Recent comprehensive analyses of immunotherapy-resistant melanoma tumors have revealed a positive correlation between mitochondrial metabolism and the vulnerability of tumors to immune attack [[37-39]]. We found that the loss of linear ubiquitination also altered the transcription of metabolic enzymes in B16-F10 tumors. Specifically, we observed that linear-ubiquitin-deficient tumor cells had lower levels of glycolysis and higher levels of mitochondrial energy metabolism, including tricarboxylic acid (TCA) cycle, oxidative phosphorylation (OXPHOS), and fatty acid β-oxidation (FAO) than controls (Fig. 5A). Furthermore, metabolomic analysis confirmed the suppression of both aerobic glycolysis and the pentose phosphate pathway (a shunt pathway-producing NADPH and ribose-5-phosphate as precursors of nucleotide biosynthesis) in sgRnf31 tumors; however, cellular bioenergy generation was entirely unaffected (Fig. 5B–D; Fig. S9a). In addition, the expression of mitochondrial, but not nuclear, genes was twofold higher in sgRnf31 tumors than that in control tumors (Fig. S9b). This implies that mitochondrial oxidative metabolism continued to supply energy to the tumor after linear ubiquitin depletion. In accordance, the sgRnf31 tumors exhibited signs of increased mitochondrial biogenesis, such as higher mitochondrial (mt)DNA copy number, the presence of more mitochondrial tubular structures, elevated expression of the outer mitochondrial membrane protein Tom20, and increased respiration activity (Fig. 5E–G; Fig. S9c–f). Furthermore, the dominance of oxidative metabolism was confirmed in sgRnf31 tumors by the increased expression of the antioxidant enzymes, Sod2 and Gpx1, which protected the tumors from high levels of mitochondria-generated reactive oxygen species (ROS) (Fig. 5H). Of note, the increase in mitochondrial numbers and biogenesis was not observed in in vitro cultured sgRnf31 cells, indicating that the three-dimensional TME was required for mitochondrial involvement in tumorigenesis (Fig. 5E,F; Fig. S9d,g,h). Besides, two isoforms of the transcriptional coactivator PGC-1α (i.e., PGC-1α2 and PGC-1α3), both of which are critical for mitochondrial biogenesis in melanoma cells, were predominantly expressed in the sgRnf31 tumors and not in the controls, suggesting that linear ubiquitin deficiency induced dominant oxidative metabolism in B16-F10 tumors (Fig. S9i,j) [[40, 41]].

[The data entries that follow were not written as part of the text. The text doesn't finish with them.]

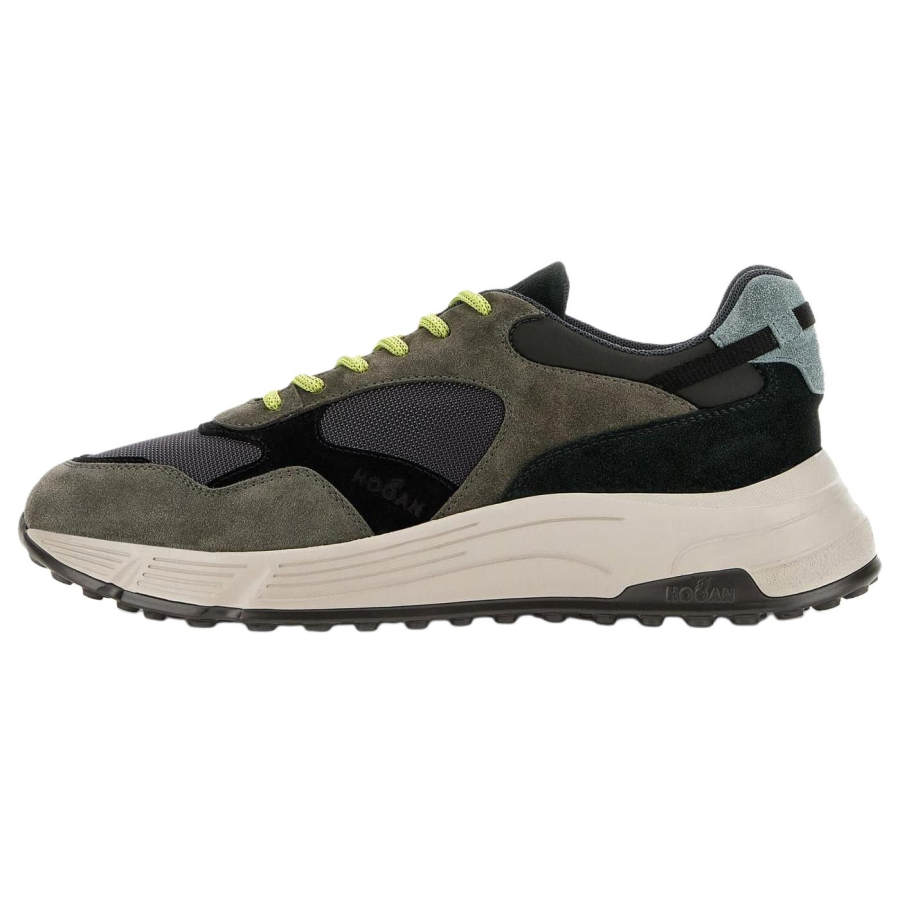 HOGAN HOGAN Hyperlight Panelled Lace Up Sneakers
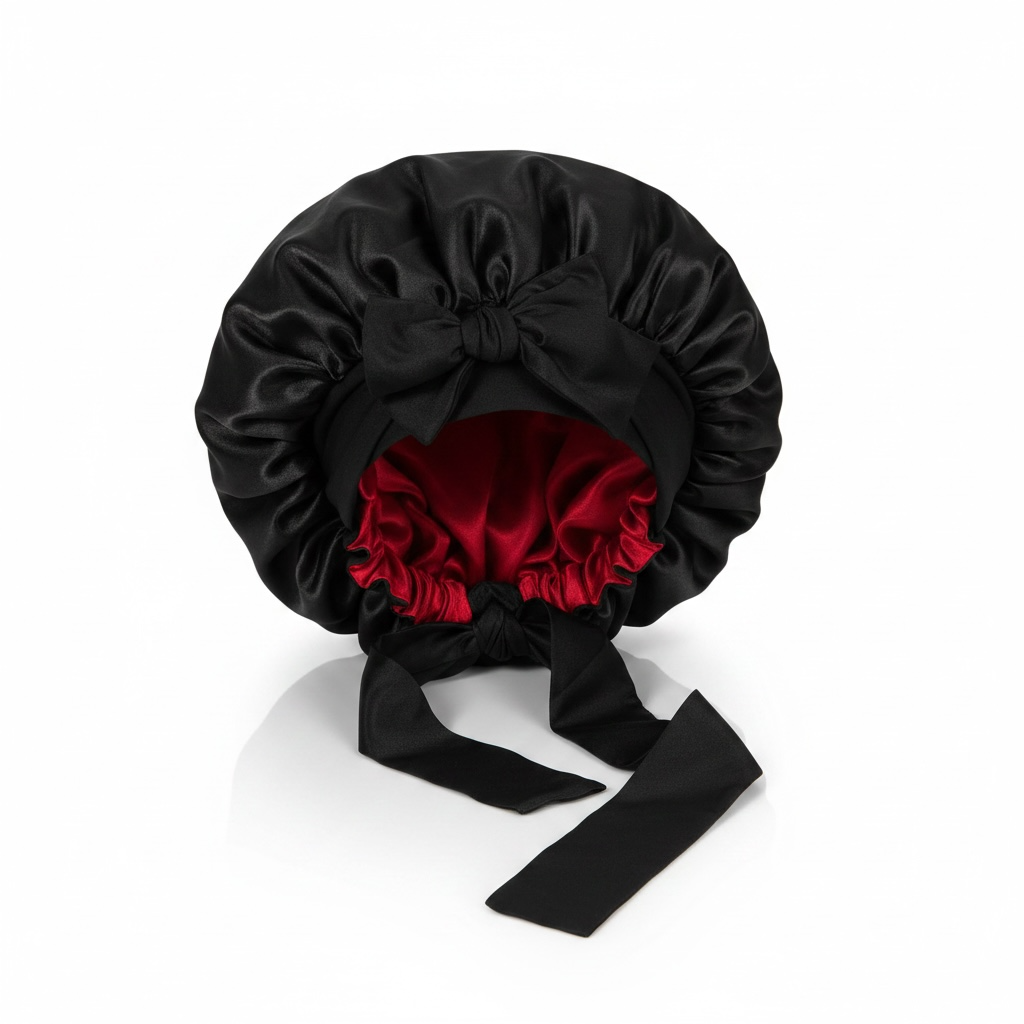 Women's Double Layer Stretch Nightcap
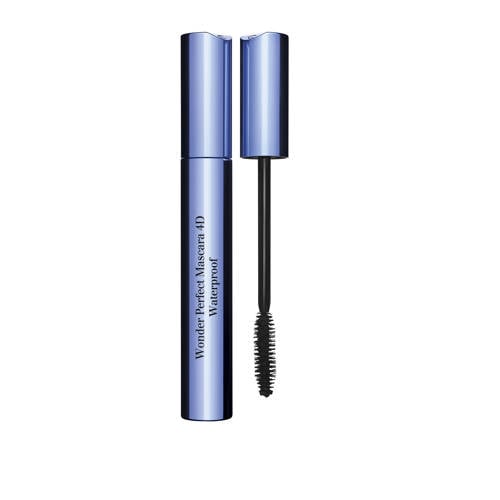 Wehkamp Clarins Wonder Perfect Waterproof mascara - 01 Perfect Black aanbieding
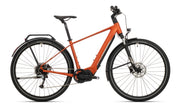bicicleta electrica superior exr 6030 touring 28 matte copper chrome silver 170 m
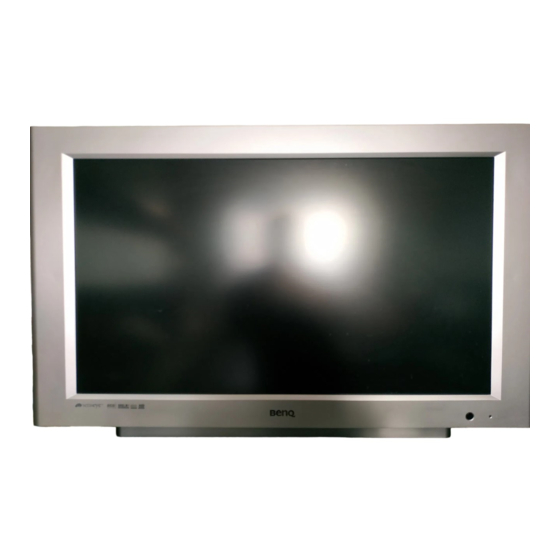 BenQ DV3750 Manual Del Usuario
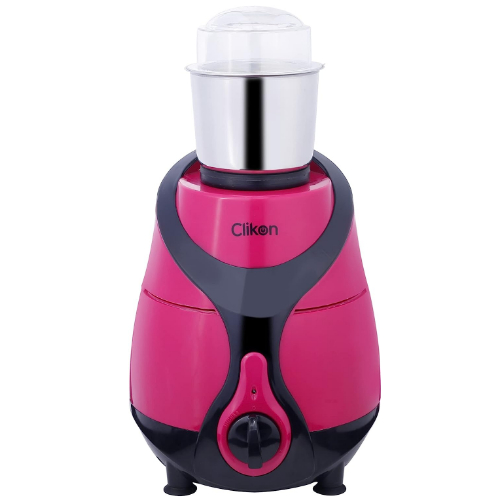 Clikon 3 in 1 Mixer Grinder with Stainless Steel Jars, Razor-sharp Blades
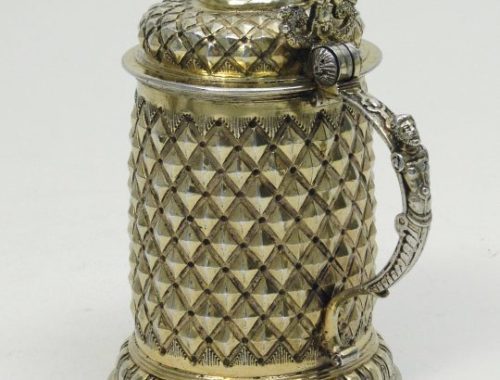 Silver Gilt Tankard Renaissance, German 16th century
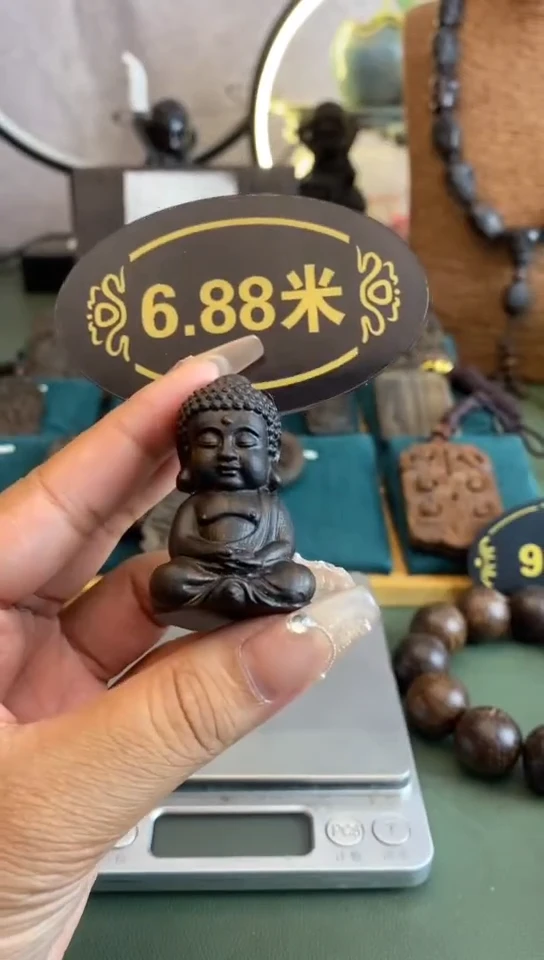 【闪购商品】香木6.8宝宝佛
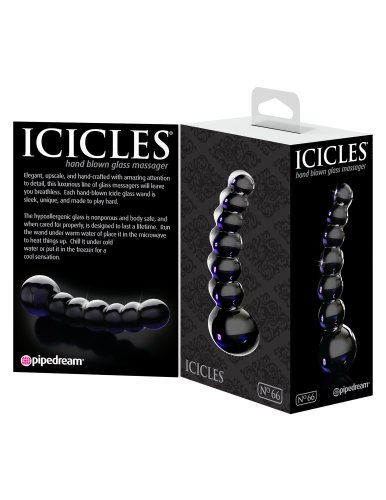 ICICLES #66 BLACK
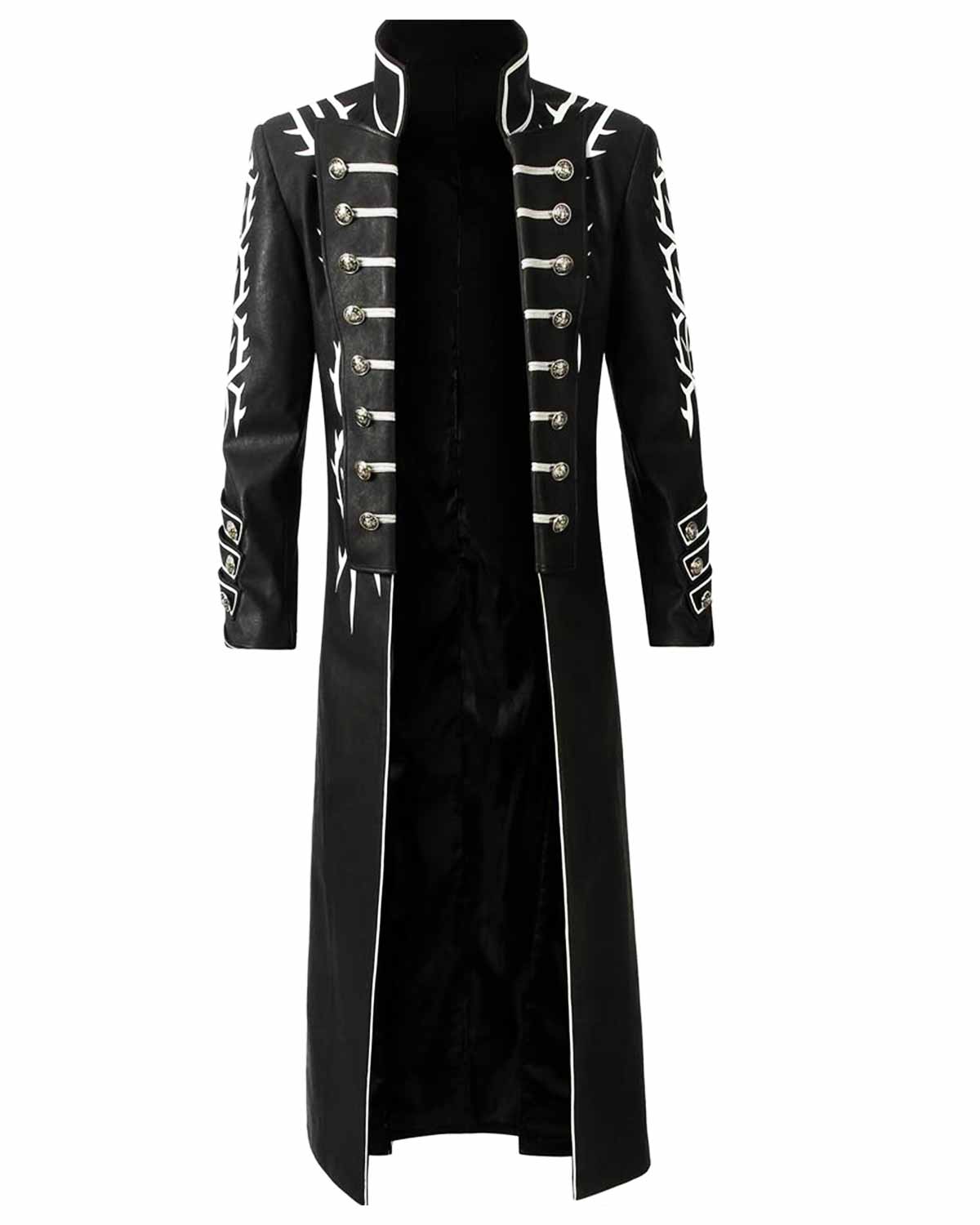 Devil May Cry 5 Vergil Faux Leather Coat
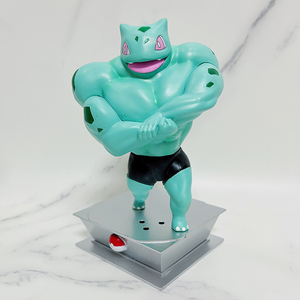 4 estilos al por mayor modelo juguetes coleccionables músculo Pika Chu Squirtle Charmander Bulbasaur figura de juguete para coleccionar regalos - Product Image 4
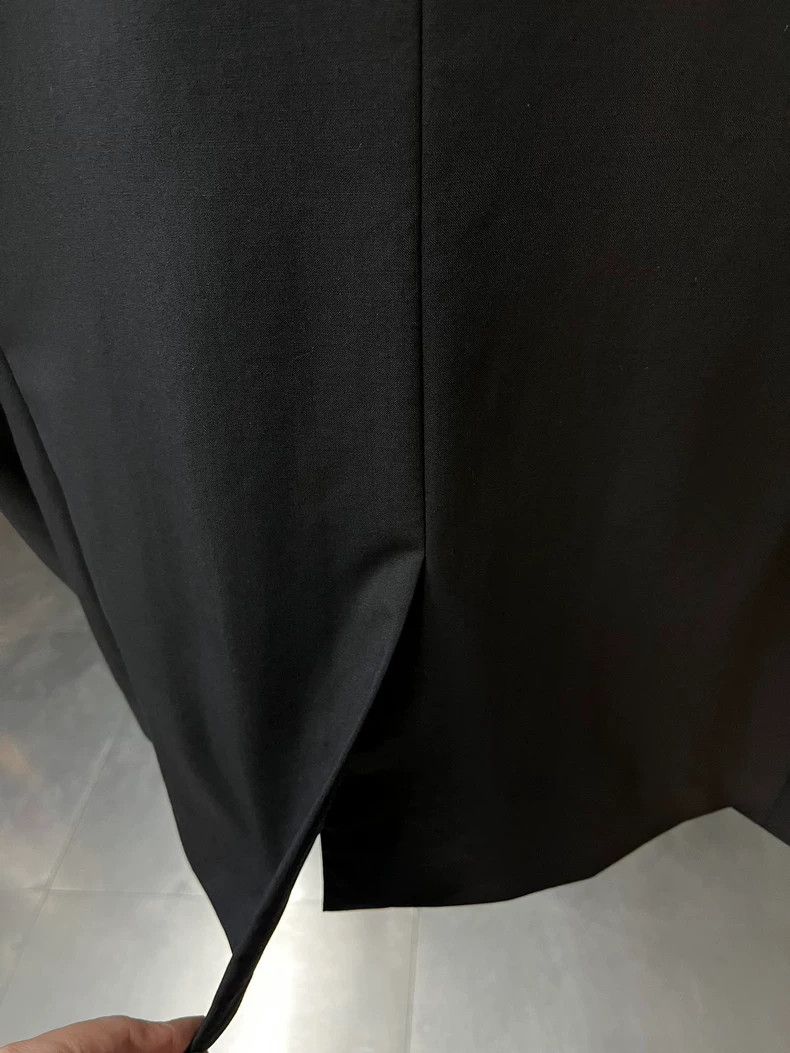 Dior Dior Black wool single-breasted suit 2502-Nextarrow Size 52R - 5 Thumbnail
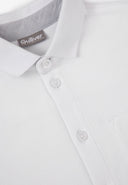 Бяла трикотажна риза с дълъг ръкав от Gulliver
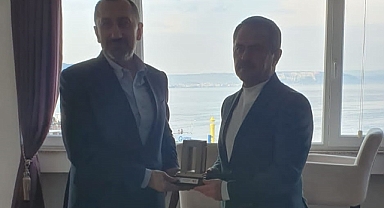 Türk Telekom Genel Müdürü ve Üst Yönetiminden Vali Aktaş’a Ziyaret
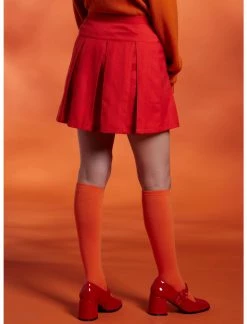 HUNIVERS Scooby-Doo! Velma Pleated Skirt -Dresses Online Store 19017215 av2
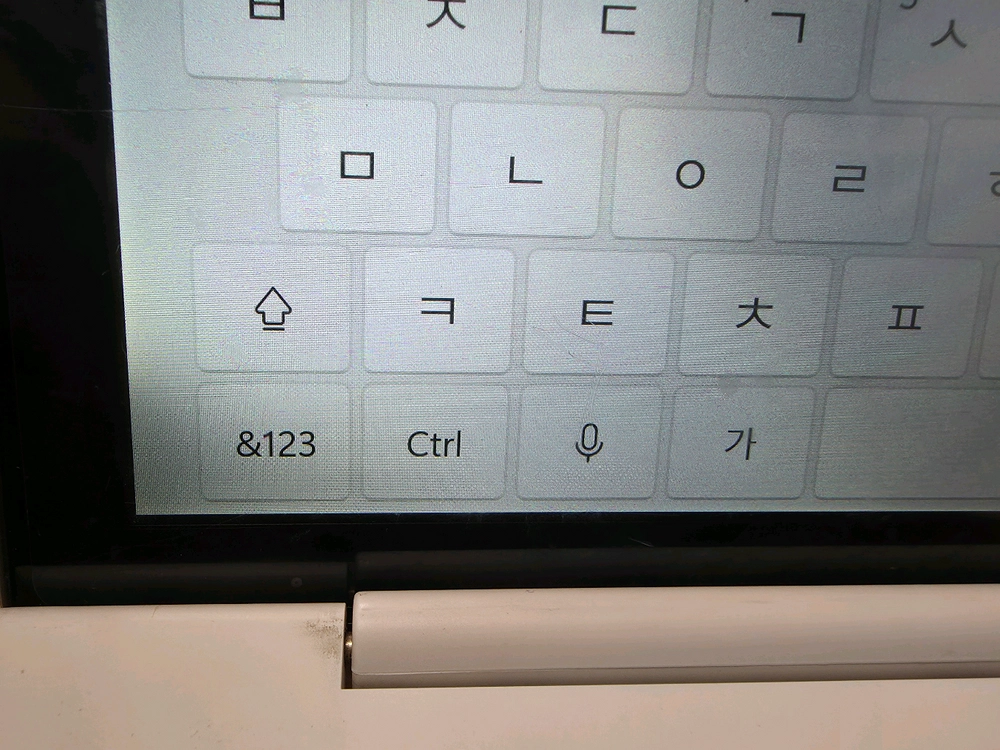 베이직북 s 컴퓨터 태블릿 부품용 이미지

In addition to the reduced expression of factors associated with antigen presentation (e.g., β2m and MHC class I) (Fig. 4G), we found that the blockade of cytokine signaling, which induced a necrotic TME, suppressed the transcription of metabolic molecules such as OXPHOS or the upregulation of genes implicated in FAO (i.e., Cox5a or Acat1) in sgRnf31 tumors (Fig. 5I). Decreased mitochondrial biogenesis was observed in sgRnf31 tumors lacking IFN-γ, TNF, and IFN-β cytokine receptors, which was confirmed by the more spherical mitochondrial morphology (i.e., higher mitochondrial circularity ratio, calculated from the mitochondrial cross-sectional area) and the decreased expression of Tom20 and PGC-1α (Fig. 5I; Fig. S9d,f). Taken together, these results indicate that linear ubiquitination maintains the necrotic TME by protecting tumor cells from cytokine-mediated killing. The tumor tissue remodeling in turn prompts the enrichment of IPRES signatures based on metabolic plasticity and TME-induced gene regulation in tumor cells, which enables the tumor to potentially evade the immune response.